• **O que se pede**
Passe para o inglês esta frase do trecho sobre o Organon de Aristóteles: "Categorias são as formas básicas sob as quais a realidade chega até nós."

• **Trecho selecionado**
● ● ● ● ●
Nesta divisão feita por Andrônico, não fica muito claro se ele está falando de idealidades ou de realidades, de conceitos ou de textos efetivamente existentes. O pior de tudo é que, se só havia sobrado, com as perdas, um terço da obra aristotélica, como este terço poderia acompanhar a divisão global do sistema das ciências? Mesmo que Aristóteles tivesse escrito os volumes rigorosamente de acordo com as divisões do sistema, se dois terços da sua obra foram perdidos seria muito pouco provável que sobrasse exatamente um pouco de texto para cada divisão, sem deixar nenhuma em branco.

A divisão de Andrônico é a seguinte: primeiro, haveria um setor consagrado ao método de todas as ciências; é isto que Aristóteles chama de Organon, que quer dizer “instrumento”. Aí estão os modos de esquematizar o pensamento que são comuns a todas as ciências, a todos os setores do conhecimento, os tratados de lógica, em suma, os tratados que se referem aos discursos de modo geral. Para se orientar no mundo de Aristóteles, há uma série de nomes que é preciso decorar, assim como nomes de ruas, para você saber aonde está entrando.

As Categorias: o primeiro livro da série “Lógica”

A primeira obra do Organon chama-se “As Categorias”. Categorias são as formas básicas sob as quais a realidade chega até nós. Você percebe alguma coisa e esta coisa que você percebe é ou um ente real – como por exemplo percebo vocês neste momento -, ou então é uma qualidade – quando você percebe que está com calor; ou é uma relação entre as duas coisas – quando digo que a caneta está em cima da mesa; ou é uma ação que está sendo praticada por algum ente – o cachorro mordeu o menino. Todas as coisas que posso perceber no mundo estão colocadas numa destas categorias. Elas são a divisão máxima da realidade. E seriam, equivalentemente, os vários tipos de conceitos possíveis.

Voltando à frase “o cachorro mordeu o menino”- pergunto: mas isso é real? Sim. A ação do cachorro morder o menino é real, mas uma ação pressupõe um sujeito que a pratique. No entanto o sujeito não pressupunha esta ação. O cachorro poderia ser perfeitamente real sem morder menino algum. Para que ele mordesse o menino seria preciso que ele já fosse real antes disto e que o menino também o fosse. Entendemos assim que a realidade da ação não é do mesmo tipo que a realidade do ente, daquilo que Aristóteles denomina substância. No entanto, ela é real e não poderíamos reduzir a realidade da ação à do sujeito. Não basta que o cachorro exista para que ele morda. Entendemos que a ação tem um tipo de realidade própria que não se reduz à realidade do sujeito, embora não exista sem ela.
● ● ● ● ●
• **Extratos da listagem**
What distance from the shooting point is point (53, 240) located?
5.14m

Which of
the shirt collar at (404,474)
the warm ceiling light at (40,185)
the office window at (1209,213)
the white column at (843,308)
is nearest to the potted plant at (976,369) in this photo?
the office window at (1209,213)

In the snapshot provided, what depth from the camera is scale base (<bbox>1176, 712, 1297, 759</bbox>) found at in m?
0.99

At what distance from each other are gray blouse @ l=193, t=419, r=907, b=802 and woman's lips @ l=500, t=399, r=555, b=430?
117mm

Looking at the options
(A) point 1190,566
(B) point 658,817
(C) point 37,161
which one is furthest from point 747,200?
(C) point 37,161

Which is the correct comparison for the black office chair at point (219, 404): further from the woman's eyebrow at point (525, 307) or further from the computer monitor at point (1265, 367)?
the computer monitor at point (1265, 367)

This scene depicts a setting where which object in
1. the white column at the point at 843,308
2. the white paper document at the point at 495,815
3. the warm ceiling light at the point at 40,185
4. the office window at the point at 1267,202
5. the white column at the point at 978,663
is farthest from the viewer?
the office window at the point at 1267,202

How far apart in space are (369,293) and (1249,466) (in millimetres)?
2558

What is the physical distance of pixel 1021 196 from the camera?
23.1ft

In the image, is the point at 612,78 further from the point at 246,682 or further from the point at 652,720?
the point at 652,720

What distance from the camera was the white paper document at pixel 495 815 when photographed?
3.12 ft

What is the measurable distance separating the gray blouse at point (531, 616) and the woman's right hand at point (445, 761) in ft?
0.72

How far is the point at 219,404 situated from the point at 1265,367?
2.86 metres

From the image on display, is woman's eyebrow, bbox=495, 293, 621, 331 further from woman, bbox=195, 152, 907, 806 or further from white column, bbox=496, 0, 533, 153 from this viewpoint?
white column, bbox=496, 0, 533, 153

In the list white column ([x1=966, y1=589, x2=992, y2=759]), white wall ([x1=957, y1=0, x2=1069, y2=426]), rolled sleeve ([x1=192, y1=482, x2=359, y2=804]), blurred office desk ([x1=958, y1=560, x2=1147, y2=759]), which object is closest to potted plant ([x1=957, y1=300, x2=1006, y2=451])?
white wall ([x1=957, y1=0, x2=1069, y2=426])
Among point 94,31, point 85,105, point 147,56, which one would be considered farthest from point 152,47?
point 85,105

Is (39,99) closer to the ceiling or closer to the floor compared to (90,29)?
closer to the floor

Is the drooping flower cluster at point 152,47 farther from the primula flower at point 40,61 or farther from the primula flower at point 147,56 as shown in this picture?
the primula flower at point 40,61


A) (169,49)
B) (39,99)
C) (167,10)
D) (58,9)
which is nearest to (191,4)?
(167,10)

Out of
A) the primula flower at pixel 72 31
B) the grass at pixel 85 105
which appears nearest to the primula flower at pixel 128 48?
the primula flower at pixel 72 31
● ● ● ● ●
• **Resultado**
Categories are the basic forms under which reality reaches us.